To do: Without altering anything, repeat each of the records.
** BEGIN Data rows **
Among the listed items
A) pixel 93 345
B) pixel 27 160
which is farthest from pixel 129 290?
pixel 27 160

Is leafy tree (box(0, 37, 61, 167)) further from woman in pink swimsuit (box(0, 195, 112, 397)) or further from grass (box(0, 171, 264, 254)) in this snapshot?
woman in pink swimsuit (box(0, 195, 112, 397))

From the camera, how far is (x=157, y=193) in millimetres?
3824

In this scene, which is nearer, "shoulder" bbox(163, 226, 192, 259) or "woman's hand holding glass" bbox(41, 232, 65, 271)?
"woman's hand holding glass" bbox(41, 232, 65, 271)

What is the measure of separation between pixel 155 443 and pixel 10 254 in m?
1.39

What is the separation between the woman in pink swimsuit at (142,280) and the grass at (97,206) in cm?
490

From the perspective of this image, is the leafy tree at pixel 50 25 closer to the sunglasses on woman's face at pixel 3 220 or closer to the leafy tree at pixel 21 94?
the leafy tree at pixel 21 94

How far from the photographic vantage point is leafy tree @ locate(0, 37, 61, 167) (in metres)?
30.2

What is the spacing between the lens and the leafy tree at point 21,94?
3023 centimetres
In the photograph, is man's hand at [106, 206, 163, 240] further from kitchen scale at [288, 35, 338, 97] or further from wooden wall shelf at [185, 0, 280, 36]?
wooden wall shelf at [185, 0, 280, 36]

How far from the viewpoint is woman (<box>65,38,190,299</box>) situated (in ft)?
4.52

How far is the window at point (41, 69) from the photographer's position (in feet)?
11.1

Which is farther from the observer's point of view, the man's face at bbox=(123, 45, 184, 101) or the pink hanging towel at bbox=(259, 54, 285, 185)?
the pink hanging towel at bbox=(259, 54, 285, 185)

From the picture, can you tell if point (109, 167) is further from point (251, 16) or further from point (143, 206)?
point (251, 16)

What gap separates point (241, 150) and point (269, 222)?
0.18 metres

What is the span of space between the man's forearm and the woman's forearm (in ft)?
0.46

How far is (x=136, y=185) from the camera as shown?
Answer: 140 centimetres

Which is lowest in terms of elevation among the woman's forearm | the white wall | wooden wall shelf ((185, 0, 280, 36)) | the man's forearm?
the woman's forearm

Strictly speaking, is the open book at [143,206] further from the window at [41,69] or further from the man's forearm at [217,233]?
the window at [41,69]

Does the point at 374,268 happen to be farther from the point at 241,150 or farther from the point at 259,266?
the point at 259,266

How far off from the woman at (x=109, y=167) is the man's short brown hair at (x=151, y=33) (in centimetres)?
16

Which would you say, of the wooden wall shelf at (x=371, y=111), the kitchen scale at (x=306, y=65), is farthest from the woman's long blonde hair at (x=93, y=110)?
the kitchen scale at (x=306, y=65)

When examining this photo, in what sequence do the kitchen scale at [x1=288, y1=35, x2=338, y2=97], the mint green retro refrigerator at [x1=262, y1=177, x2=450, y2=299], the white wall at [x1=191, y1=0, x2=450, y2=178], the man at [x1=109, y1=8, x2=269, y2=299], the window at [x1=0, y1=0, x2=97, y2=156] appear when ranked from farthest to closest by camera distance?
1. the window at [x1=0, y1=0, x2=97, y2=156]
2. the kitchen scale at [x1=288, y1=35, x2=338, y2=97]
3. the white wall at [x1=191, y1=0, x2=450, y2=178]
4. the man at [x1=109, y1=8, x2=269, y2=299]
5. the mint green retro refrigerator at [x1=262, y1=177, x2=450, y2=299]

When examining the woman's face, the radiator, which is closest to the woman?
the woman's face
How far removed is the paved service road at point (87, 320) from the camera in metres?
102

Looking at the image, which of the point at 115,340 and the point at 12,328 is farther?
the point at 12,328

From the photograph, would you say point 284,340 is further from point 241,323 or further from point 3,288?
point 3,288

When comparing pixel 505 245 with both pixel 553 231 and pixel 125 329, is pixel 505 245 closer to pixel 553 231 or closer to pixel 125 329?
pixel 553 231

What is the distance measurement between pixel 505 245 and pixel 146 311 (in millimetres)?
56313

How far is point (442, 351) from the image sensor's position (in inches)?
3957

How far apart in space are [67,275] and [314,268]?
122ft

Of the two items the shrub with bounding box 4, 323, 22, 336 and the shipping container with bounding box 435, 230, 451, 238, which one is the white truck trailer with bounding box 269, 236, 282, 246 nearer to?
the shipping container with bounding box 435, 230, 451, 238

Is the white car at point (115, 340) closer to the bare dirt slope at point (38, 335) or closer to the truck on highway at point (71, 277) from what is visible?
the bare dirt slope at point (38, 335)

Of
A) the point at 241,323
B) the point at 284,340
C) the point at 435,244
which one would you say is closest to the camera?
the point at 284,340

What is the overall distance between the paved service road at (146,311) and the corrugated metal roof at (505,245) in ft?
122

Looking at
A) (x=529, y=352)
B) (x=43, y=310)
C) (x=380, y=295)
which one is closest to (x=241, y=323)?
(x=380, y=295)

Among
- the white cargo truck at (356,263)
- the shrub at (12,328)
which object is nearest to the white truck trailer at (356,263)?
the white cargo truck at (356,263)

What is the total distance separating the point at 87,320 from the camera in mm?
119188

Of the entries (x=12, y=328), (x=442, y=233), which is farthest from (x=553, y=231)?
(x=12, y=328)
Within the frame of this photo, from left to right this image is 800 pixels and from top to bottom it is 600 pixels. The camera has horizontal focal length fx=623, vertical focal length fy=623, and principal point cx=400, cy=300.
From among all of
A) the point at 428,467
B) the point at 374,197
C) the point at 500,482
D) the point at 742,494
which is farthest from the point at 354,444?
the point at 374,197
** END Data rows **
Exercise answer:
Among the listed items
A) pixel 93 345
B) pixel 27 160
which is farthest from pixel 129 290?
pixel 27 160

Is leafy tree (box(0, 37, 61, 167)) further from woman in pink swimsuit (box(0, 195, 112, 397)) or further from grass (box(0, 171, 264, 254)) in this snapshot?
woman in pink swimsuit (box(0, 195, 112, 397))

From the camera, how far is (x=157, y=193) in millimetres?
3824

In this scene, which is nearer, "shoulder" bbox(163, 226, 192, 259) or "woman's hand holding glass" bbox(41, 232, 65, 271)?
"woman's hand holding glass" bbox(41, 232, 65, 271)

What is the measure of separation between pixel 155 443 and pixel 10 254 in m?
1.39

What is the separation between the woman in pink swimsuit at (142,280) and the grass at (97,206) in cm?
490

From the perspective of this image, is the leafy tree at pixel 50 25 closer to the sunglasses on woman's face at pixel 3 220 or closer to the leafy tree at pixel 21 94?
the leafy tree at pixel 21 94

How far from the photographic vantage point is leafy tree @ locate(0, 37, 61, 167) (in metres)?
30.2

What is the spacing between the lens and the leafy tree at point 21,94?
3023 centimetres
In the photograph, is man's hand at [106, 206, 163, 240] further from kitchen scale at [288, 35, 338, 97] or further from wooden wall shelf at [185, 0, 280, 36]?
wooden wall shelf at [185, 0, 280, 36]

How far from the viewpoint is woman (<box>65,38,190,299</box>) situated (in ft)?
4.52

How far is the window at point (41, 69) from the photographer's position (in feet)?
11.1

Which is farther from the observer's point of view, the man's face at bbox=(123, 45, 184, 101) or the pink hanging towel at bbox=(259, 54, 285, 185)?
the pink hanging towel at bbox=(259, 54, 285, 185)

From the picture, can you tell if point (109, 167) is further from point (251, 16) or further from point (143, 206)?
point (251, 16)

What gap separates point (241, 150) and point (269, 222)?
0.18 metres

What is the span of space between the man's forearm and the woman's forearm (in ft)?
0.46

How far is (x=136, y=185) from the camera as shown?
Answer: 140 centimetres

Which is lowest in terms of elevation among the woman's forearm | the white wall | wooden wall shelf ((185, 0, 280, 36)) | the man's forearm?
the woman's forearm

Strictly speaking, is the open book at [143,206] further from the window at [41,69] or further from the man's forearm at [217,233]?
the window at [41,69]

Does the point at 374,268 happen to be farther from the point at 241,150 or farther from the point at 259,266?
the point at 259,266

How far off from the woman at (x=109, y=167) is the man's short brown hair at (x=151, y=33) (in centimetres)?
16

Which would you say, of the wooden wall shelf at (x=371, y=111), the kitchen scale at (x=306, y=65), is farthest from the woman's long blonde hair at (x=93, y=110)?
the kitchen scale at (x=306, y=65)

When examining this photo, in what sequence do the kitchen scale at [x1=288, y1=35, x2=338, y2=97], the mint green retro refrigerator at [x1=262, y1=177, x2=450, y2=299], the white wall at [x1=191, y1=0, x2=450, y2=178], the man at [x1=109, y1=8, x2=269, y2=299], the window at [x1=0, y1=0, x2=97, y2=156] appear when ranked from farthest to closest by camera distance?
1. the window at [x1=0, y1=0, x2=97, y2=156]
2. the kitchen scale at [x1=288, y1=35, x2=338, y2=97]
3. the white wall at [x1=191, y1=0, x2=450, y2=178]
4. the man at [x1=109, y1=8, x2=269, y2=299]
5. the mint green retro refrigerator at [x1=262, y1=177, x2=450, y2=299]

When examining the woman's face, the radiator, which is closest to the woman?
the woman's face
How far removed is the paved service road at point (87, 320) from the camera in metres?
102

Looking at the image, which of the point at 115,340 and the point at 12,328 is farther?
the point at 12,328

From the photograph, would you say point 284,340 is further from point 241,323 or further from point 3,288?
point 3,288

When comparing pixel 505 245 with both pixel 553 231 and pixel 125 329, is pixel 505 245 closer to pixel 553 231 or closer to pixel 125 329?
pixel 553 231

What is the distance measurement between pixel 505 245 and pixel 146 311 (in millimetres)?
56313

How far is point (442, 351) from the image sensor's position (in inches)?
3957

How far apart in space are [67,275] and [314,268]?
122ft

Of the two items the shrub with bounding box 4, 323, 22, 336 and the shipping container with bounding box 435, 230, 451, 238, which one is the white truck trailer with bounding box 269, 236, 282, 246 nearer to?
the shipping container with bounding box 435, 230, 451, 238

Is the white car at point (115, 340) closer to the bare dirt slope at point (38, 335) or closer to the truck on highway at point (71, 277) from what is visible?
the bare dirt slope at point (38, 335)

Of
A) the point at 241,323
B) the point at 284,340
C) the point at 435,244
which one would you say is closest to the camera?
the point at 284,340

What is the overall distance between the paved service road at (146,311) and the corrugated metal roof at (505,245) in ft?
122

Looking at
A) (x=529, y=352)
B) (x=43, y=310)
C) (x=380, y=295)
which one is closest to (x=241, y=323)?
(x=380, y=295)

Among
- the white cargo truck at (356,263)
- the shrub at (12,328)
which object is nearest to the white truck trailer at (356,263)?
the white cargo truck at (356,263)

What is the total distance separating the point at 87,320 from the camera in mm?
119188

Of the entries (x=12, y=328), (x=442, y=233), which is farthest from (x=553, y=231)?
(x=12, y=328)
Within the frame of this photo, from left to right this image is 800 pixels and from top to bottom it is 600 pixels. The camera has horizontal focal length fx=623, vertical focal length fy=623, and principal point cx=400, cy=300.
From among all of
A) the point at 428,467
B) the point at 374,197
C) the point at 500,482
D) the point at 742,494
which is farthest from the point at 354,444?
the point at 374,197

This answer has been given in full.